** START OF TEXT SECTION **
John Clarke: Explorer of the Coast Mountains

By Lisa Baile

Review By David Rossiter

November 4, 2013

BC Studies no. 179 Autumn 2013  | p. 240-241

For over a century, the Coast Mountains have drawn British Columbians, through both gaze and gait, to embrace the rugged peaks for which they are known. And, from the exploratory expeditions of the Mundays in the first half of the twentieth century to the ski descents of Trevor Peterson and Eric Pehota in the 1990s, these mountains have served as the landscape upon which several high-profile mountaineers have made their names and livelihoods. With John Clarke: Explorer of the Coast Mountains, Lisa Baile provides a biography of a man who was drawn to the Coast Mountains to a degree that perhaps no other British Columbian has been, and who gained a rather limited fame and livelihood from that embrace. His is a tale that deserves to be known.

Baile, an environmental educator and fellow mountaineer, presents her subject in a circular narrative that begins with the naming of a peak in memory of Clarke at a ceremony hosted by the Squamish Nation. She then tracks back in time and traces his path towards attaining this memorialisation through three interwoven themes: his life at home in the city, his exploits in the Coast Mountains, and his emergence as an environmental educator. Throughout, Baile shapes the story around comments offered by Clarke’s friends and colleagues.
** END OF TEXT SECTION **
** START OF INFORMATION SUPPLIED **
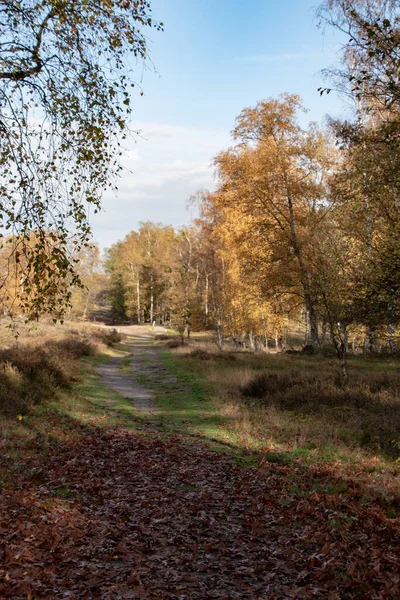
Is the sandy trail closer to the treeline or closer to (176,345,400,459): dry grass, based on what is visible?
(176,345,400,459): dry grass

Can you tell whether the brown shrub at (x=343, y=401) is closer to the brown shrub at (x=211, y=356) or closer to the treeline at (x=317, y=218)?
the treeline at (x=317, y=218)

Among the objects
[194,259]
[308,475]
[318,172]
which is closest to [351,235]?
[308,475]

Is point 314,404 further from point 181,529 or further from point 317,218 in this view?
point 317,218

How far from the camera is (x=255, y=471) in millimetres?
7887

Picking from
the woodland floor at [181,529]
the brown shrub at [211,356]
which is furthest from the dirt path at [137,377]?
the woodland floor at [181,529]

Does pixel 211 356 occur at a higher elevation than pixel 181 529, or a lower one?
higher

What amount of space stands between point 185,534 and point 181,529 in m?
0.13

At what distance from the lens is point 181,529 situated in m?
5.61

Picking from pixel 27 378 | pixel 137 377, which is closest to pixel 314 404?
pixel 27 378

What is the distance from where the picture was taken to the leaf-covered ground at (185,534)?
166 inches

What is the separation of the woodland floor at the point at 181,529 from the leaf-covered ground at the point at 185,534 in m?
0.02

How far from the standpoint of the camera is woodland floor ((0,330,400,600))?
4242 millimetres

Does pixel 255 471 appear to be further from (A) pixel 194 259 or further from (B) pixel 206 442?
(A) pixel 194 259

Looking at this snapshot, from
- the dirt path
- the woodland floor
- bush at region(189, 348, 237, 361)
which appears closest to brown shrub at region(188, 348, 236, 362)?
bush at region(189, 348, 237, 361)
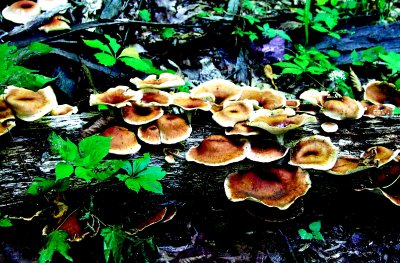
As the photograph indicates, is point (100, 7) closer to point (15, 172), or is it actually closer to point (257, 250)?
point (15, 172)

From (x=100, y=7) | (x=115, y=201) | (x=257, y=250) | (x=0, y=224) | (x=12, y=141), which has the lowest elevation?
(x=257, y=250)

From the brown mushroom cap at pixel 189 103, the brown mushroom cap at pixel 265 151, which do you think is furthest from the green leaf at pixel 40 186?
the brown mushroom cap at pixel 265 151

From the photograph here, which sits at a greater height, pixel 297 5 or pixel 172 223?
pixel 297 5

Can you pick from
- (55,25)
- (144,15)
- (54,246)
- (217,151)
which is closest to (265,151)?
(217,151)

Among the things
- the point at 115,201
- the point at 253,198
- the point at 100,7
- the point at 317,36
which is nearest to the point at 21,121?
the point at 115,201

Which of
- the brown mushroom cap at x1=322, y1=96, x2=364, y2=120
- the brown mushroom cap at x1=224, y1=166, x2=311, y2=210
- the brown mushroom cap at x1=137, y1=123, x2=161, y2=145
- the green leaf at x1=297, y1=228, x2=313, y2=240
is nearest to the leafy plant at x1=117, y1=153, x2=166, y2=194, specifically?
the brown mushroom cap at x1=137, y1=123, x2=161, y2=145

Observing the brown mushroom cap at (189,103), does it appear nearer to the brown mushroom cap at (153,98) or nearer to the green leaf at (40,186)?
the brown mushroom cap at (153,98)

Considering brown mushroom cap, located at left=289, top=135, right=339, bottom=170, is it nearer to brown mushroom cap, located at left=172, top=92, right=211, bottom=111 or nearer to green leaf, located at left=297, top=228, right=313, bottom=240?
green leaf, located at left=297, top=228, right=313, bottom=240
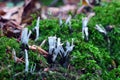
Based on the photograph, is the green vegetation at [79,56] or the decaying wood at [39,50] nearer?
the green vegetation at [79,56]

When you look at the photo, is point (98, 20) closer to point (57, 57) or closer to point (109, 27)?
point (109, 27)

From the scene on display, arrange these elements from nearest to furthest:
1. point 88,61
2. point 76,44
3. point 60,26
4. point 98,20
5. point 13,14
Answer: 1. point 88,61
2. point 76,44
3. point 60,26
4. point 98,20
5. point 13,14

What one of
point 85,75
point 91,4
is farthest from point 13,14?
point 85,75

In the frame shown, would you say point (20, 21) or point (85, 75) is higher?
point (20, 21)

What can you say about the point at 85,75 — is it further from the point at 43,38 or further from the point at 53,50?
the point at 43,38

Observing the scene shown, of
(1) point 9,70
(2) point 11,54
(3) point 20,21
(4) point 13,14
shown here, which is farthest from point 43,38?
(4) point 13,14

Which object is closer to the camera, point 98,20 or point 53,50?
point 53,50

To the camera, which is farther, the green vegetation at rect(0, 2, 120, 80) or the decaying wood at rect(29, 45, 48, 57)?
Answer: the decaying wood at rect(29, 45, 48, 57)

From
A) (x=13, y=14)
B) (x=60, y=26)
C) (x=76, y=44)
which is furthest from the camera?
(x=13, y=14)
** END OF INFORMATION SUPPLIED **
- _SET PROBLEM 1_
Update the book review from the words "For over a century, the" through "to be known.", replacing "rugged" with "jagged".
- _SET PROBLEM 2_
According to the book review, who hosted the ceremony that named a peak in memory of John Clarke?
- _SET PROBLEM 3_
Continue the review of the John Clarke biography from its last sentence.
The items have no connection to the book review.

- _EXERCISE OUTPUT 1_
For over a century, the Coast Mountains have drawn British Columbians, through both gaze and gait, to embrace the jagged peaks for which they are known. And, from the exploratory expeditions of the Mundays in the first half of the twentieth century to the ski descents of Trevor Peterson and Eric Pehota in the 1990s, these mountains have served as the landscape upon which several high-profile mountaineers have made their names and livelihoods. With John Clarke: Explorer of the Coast Mountains, Lisa Baile provides a biography of a man who was drawn to the Coast Mountains to a degree that perhaps no other British Columbian has been, and who gained a rather limited fame and livelihood from that embrace. His is a tale that deserves to be known.

- _EXERCISE OUTPUT 2_
The Squamish Nation hosted it.

- _EXERCISE OUTPUT 3_
In developing the first theme, Baile sketches the roles of family life and the seminary in shaping Clarke’s earliest encounters with British Columbia’s mountains. She also recounts his experiences as a young man attending the University of British Columbia in the early 1960s. There, while taking courses in geology and geography, Clarke found the Varsity Outdoors Club to be a link between life at home in the city and the places he really wanted to be: the peaks and valleys of British Columbia’s coast.

As the 1960s fade and the 1970s dawn, the narrative emphasis shifts from Clarke’s formative years in Vancouver to his expeditions in some of the most difficult-to-reach regions of the province. Throughout the middle of the book, Baile details Clarke’s exploits spanning four decades. From the 1960s to the 1990s, he completed hundreds of first ascents, as well dozens of multi-week high-alpine traverses. Most compellingly, a significant proportion of this travel was undertaken alone. Certainly, Clarke climbed with partners, but Baile makes clear what set him apart from other mountaineers: his ease at being alone in undeveloped mountain environments. While summiting a peak might have been the goal for Clarke, it did not constitute the main moment of satisfaction. Rather, it represented the culmination of an experience of environmental immersion.

In rounding out the story, Baile connects Clarke’s love of the Coast Mountains to his shift away from expeditions and towards environmental activism (particularly around the Sims Creek valley in the mid 1990s) and education. Rather than continuing to turn his back on an under-satisfying urban environment in favour of a mountainous one, Baile shows how Clarke grafted an understated political edge onto his wealth of mountain experience, thereby producing an effective style of communication that garnered much respect in the environmental education community.

By connecting these themes through an occasionally emotional narrative, Baile does us the twin service of adding to the historiography of mountain recreation in British Columbia and providing an exemplar of how critical environmental politics emerged out of the aesthetics of outdoor adventure recreation.

John Clarke: Explorer of the Coast Mountains
By Lisa Baile 
Madeira Park: Harbour Publishing, 2012. 287 pp. $29.95 paper.